While plaintiff's evidence shows that he was in possession of an unindorsed note and it was transferred to him for a valuable consideration, this did not relieve him of the burden of demonstrating that he was the owner of the note, inasmuch as both defendant's pleading and proof tended to contradict it. It is said in Wade v. Boone, 184 Mo. App. 88, l.c. 96, 168 S.W. 360: "But it is well settled that where a promissory note is payable to the order of the person therein named, the possession of such note, by one other than the payee, where the same is unindorsed, is no evidence of the ownership in the holder." Again, it is said in Hair v. Edwards, 104 Mo. App. 213, l.c. 217, 77 S.W. 1089: "The possession of an unindorsed note does not relieve the holder from the presumption that the note still belongs to the payee."

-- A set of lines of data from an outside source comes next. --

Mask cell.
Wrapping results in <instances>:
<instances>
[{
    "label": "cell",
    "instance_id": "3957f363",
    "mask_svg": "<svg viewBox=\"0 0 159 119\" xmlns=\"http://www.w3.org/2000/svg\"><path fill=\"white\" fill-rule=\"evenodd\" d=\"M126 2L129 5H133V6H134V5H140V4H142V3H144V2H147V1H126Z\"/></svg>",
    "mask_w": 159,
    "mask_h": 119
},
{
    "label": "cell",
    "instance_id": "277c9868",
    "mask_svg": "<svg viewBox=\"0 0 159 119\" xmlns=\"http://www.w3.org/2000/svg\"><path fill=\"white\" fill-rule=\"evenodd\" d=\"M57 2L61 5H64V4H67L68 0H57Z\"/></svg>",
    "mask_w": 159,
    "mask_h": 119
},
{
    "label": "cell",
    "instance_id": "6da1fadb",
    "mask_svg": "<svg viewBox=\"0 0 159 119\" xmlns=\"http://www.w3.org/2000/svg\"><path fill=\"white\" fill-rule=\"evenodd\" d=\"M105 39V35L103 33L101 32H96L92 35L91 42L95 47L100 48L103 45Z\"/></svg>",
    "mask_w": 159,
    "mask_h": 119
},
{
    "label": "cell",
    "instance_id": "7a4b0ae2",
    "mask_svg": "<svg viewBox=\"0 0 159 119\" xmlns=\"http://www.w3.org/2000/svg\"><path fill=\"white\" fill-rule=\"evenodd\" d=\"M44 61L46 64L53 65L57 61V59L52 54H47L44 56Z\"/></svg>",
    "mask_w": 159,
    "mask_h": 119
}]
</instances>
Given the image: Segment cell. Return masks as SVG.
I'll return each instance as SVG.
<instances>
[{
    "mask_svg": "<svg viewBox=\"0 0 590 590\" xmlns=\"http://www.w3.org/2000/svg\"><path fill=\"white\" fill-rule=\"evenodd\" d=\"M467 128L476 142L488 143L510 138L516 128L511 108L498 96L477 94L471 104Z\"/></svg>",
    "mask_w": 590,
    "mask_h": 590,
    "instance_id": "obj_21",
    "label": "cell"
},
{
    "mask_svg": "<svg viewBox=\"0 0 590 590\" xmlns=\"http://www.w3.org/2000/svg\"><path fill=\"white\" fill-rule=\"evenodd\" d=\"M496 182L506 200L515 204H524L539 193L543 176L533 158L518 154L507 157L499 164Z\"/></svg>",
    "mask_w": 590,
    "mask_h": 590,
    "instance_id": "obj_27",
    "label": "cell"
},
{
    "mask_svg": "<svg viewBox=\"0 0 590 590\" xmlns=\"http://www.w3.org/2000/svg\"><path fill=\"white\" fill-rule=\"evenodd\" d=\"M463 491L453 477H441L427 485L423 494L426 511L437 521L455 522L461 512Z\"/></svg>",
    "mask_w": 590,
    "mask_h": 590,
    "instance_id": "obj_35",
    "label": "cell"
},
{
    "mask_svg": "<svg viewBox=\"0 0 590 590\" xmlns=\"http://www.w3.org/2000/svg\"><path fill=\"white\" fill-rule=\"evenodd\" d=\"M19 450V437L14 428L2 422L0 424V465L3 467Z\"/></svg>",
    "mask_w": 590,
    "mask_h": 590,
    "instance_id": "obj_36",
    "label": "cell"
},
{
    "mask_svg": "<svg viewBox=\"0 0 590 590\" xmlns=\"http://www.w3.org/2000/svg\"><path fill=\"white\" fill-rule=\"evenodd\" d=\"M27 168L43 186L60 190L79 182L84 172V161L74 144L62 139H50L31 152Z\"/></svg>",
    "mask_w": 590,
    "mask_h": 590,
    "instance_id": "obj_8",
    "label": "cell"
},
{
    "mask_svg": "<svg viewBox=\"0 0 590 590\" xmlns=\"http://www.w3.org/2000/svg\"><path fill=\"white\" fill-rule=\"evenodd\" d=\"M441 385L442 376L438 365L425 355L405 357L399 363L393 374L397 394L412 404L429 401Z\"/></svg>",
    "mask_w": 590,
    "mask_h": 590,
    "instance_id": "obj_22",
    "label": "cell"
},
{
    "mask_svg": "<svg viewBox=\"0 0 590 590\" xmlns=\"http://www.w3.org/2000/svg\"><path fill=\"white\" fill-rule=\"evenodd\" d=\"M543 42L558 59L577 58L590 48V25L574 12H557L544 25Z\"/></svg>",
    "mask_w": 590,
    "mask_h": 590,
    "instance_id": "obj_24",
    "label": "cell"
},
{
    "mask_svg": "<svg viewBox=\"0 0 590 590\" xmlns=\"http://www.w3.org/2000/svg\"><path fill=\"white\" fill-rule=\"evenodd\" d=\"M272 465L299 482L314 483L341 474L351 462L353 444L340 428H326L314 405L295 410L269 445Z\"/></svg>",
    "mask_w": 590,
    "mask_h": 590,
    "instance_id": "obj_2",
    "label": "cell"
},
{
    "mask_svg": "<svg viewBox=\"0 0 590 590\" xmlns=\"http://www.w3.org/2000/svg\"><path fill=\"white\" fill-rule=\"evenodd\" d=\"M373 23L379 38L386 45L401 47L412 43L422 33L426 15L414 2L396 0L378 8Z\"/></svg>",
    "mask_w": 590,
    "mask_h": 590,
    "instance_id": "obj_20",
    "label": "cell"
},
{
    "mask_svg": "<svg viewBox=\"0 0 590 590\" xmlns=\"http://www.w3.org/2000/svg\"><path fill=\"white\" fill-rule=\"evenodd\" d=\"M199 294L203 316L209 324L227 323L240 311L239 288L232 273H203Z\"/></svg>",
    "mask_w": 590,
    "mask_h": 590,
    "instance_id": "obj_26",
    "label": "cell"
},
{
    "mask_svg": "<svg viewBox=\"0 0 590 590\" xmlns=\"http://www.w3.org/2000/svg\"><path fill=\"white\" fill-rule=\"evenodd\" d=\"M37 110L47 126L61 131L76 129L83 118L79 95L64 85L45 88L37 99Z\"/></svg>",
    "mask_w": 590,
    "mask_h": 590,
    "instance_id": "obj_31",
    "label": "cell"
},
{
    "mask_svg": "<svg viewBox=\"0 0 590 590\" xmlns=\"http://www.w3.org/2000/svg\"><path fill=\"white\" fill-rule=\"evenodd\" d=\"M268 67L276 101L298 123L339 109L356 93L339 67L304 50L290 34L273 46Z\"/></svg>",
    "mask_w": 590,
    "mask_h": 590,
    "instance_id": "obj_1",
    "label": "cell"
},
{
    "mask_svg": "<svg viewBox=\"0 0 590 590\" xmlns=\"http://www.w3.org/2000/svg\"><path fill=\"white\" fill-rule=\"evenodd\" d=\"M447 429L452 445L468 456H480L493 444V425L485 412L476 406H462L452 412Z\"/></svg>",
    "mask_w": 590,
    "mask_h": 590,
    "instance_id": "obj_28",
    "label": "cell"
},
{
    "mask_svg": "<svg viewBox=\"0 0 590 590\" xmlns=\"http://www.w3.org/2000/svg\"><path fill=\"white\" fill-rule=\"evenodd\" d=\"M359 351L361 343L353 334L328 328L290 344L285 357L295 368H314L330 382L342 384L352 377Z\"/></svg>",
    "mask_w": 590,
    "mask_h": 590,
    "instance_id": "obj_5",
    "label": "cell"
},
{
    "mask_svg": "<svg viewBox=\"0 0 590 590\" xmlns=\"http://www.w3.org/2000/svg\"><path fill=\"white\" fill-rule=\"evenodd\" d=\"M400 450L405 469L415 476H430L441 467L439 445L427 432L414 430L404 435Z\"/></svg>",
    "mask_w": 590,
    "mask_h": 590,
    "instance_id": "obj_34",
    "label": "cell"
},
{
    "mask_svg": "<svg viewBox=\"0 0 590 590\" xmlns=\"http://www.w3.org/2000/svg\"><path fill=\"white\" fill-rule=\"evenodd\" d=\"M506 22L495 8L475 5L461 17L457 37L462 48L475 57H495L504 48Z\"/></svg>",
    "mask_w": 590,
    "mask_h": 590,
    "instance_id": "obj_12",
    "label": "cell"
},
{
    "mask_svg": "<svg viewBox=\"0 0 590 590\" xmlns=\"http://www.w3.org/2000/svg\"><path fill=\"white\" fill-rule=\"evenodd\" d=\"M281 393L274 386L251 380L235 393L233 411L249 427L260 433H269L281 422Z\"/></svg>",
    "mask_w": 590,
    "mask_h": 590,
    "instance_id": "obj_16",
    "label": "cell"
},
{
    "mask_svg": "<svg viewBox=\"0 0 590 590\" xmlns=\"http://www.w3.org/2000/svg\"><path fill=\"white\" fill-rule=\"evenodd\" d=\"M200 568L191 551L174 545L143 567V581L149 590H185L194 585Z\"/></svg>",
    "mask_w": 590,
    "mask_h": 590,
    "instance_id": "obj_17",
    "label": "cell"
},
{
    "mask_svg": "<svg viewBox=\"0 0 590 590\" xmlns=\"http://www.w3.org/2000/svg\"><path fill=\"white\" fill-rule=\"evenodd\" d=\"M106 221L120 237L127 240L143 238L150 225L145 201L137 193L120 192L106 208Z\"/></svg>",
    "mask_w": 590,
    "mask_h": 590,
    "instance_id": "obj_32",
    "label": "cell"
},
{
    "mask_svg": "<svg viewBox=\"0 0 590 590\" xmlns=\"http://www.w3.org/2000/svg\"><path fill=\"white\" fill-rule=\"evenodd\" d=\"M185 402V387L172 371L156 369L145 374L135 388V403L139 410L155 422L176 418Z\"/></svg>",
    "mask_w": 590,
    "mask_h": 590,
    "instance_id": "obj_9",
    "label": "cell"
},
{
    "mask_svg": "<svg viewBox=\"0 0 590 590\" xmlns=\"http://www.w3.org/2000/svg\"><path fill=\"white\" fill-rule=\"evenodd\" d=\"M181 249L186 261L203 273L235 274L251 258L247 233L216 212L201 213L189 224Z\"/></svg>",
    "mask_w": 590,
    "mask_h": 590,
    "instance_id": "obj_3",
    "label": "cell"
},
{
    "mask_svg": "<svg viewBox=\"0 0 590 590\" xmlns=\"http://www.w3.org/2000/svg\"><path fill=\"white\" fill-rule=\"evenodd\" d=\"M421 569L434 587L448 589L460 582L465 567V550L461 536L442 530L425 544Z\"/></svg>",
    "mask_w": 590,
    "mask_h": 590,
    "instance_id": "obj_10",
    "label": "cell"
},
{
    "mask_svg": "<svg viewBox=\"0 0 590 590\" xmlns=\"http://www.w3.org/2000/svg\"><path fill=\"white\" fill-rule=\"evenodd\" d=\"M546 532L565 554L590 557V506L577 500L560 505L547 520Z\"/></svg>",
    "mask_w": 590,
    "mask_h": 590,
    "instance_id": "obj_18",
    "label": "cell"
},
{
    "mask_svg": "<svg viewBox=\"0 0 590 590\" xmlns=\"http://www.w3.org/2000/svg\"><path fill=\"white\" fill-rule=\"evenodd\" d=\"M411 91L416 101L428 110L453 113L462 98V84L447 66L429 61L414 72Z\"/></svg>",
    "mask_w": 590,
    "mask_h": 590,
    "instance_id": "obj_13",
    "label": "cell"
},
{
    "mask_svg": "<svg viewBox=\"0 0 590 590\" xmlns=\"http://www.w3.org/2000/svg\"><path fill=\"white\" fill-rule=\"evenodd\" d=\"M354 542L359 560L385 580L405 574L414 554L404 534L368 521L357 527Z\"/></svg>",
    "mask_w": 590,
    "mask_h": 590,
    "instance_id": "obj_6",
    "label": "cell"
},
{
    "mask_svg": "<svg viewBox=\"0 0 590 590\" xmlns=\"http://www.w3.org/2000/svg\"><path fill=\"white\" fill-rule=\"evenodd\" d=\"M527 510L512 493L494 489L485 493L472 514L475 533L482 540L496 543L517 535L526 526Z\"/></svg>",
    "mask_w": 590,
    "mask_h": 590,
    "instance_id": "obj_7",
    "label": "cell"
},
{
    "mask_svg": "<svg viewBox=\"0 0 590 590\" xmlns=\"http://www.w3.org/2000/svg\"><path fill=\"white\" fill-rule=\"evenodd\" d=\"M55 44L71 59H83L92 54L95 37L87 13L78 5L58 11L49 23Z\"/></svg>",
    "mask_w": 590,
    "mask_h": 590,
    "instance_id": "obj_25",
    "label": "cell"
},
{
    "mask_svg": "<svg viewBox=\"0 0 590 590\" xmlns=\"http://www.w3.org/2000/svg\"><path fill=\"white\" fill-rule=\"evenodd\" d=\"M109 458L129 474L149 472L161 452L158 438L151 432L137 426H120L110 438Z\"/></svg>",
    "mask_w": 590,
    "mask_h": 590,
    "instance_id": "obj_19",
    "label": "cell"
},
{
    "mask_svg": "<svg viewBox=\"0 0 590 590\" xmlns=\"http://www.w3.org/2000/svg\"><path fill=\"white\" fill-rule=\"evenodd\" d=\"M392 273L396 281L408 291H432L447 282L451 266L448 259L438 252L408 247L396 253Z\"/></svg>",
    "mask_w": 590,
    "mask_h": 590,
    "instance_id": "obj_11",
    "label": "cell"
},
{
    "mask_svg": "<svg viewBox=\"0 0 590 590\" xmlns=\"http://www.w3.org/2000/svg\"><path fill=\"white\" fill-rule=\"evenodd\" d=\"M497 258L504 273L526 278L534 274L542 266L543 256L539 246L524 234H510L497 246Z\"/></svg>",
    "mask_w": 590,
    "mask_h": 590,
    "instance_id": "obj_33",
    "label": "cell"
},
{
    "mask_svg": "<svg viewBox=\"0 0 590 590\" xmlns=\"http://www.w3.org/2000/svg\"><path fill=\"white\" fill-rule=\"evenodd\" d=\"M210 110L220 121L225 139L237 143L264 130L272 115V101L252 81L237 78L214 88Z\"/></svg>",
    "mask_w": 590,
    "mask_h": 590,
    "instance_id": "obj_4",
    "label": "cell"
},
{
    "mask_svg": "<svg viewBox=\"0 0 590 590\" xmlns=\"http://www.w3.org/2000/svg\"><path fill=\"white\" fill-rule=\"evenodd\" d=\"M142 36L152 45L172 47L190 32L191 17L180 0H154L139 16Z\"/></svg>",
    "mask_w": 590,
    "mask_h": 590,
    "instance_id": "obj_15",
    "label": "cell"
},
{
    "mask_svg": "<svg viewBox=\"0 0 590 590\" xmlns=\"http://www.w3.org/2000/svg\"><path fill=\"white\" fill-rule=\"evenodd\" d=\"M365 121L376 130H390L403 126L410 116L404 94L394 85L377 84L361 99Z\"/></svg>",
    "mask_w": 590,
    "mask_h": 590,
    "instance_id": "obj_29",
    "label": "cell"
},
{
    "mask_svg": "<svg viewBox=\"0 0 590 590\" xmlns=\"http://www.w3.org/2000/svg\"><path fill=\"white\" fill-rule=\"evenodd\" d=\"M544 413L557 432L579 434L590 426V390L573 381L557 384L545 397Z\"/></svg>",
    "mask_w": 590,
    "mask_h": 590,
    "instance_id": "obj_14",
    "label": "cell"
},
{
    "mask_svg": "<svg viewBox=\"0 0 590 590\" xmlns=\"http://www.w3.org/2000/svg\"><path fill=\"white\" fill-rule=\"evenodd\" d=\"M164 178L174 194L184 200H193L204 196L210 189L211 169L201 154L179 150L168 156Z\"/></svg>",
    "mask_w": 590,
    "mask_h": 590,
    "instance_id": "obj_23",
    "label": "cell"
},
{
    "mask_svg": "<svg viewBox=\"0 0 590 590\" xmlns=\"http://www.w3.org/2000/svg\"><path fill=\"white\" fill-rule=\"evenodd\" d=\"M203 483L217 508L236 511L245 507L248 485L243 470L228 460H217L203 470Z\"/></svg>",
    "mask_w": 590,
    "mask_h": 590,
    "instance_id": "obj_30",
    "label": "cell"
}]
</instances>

We do not consider Silverthorne v. Lumber Company,190 Mo. App. 716, 176 S.W. 441, and Dawson v. Wombles, 123 Mo. App. 340, 100 S.W. 547, in conflict with what we have here said. In Dawson v. Wombles, supra, the court gave an instruction for defendant, which stated, in substance, that the burden was on plaintiff to prove the maker signed the note with full knowledge of the character of the instrument; that he delivered same, and that it was based on a valuable consideration. The execution of the note was not denied. The maker, to secure the note, executed and acknowledged a deed of trust, which the deed describes. The court held, from these facts, that a presumption arose that he knew the contents of the note when he made his mark to it; that possession carried with it the presumption that it was delivered; that the note was negotiable and its execution and delivery imported that it was given for a valuable consideration. The ruling in Silverthorne v. Lumber Company, supra, is based on Dawson v. Wombles, supra. *651 In those cases a presumption of valuable consideration between maker and payee obtained. In the instant case, absent the payee's indorsement, it will not be presumed that ownership follows possession, when the pleadings and proof make title an issue. We find no fault with the court's ruling in the two cases last mentioned, for they are not analogous to the case here. As before stated, plaintiff alleged that the note was transferred to him by Mrs. Freie for a valuable consideration. Defendant's answer denied it. We hold that the burden was on plaintiff to show that the note was transferred and assigned to him for a valuable consideration and that he became the owner thereof. The above instruction was prejudicial error.

The Commissioner recommends that the judgment be reversed and the cause remanded.






Addendum

The foregoing opinion of DAVIS, C., is adopted as the opinion of the court. The judgment of the circuit court is accordingly reversed and remanded. Allen, J., and Daues, J., concur;Becker, J., absent.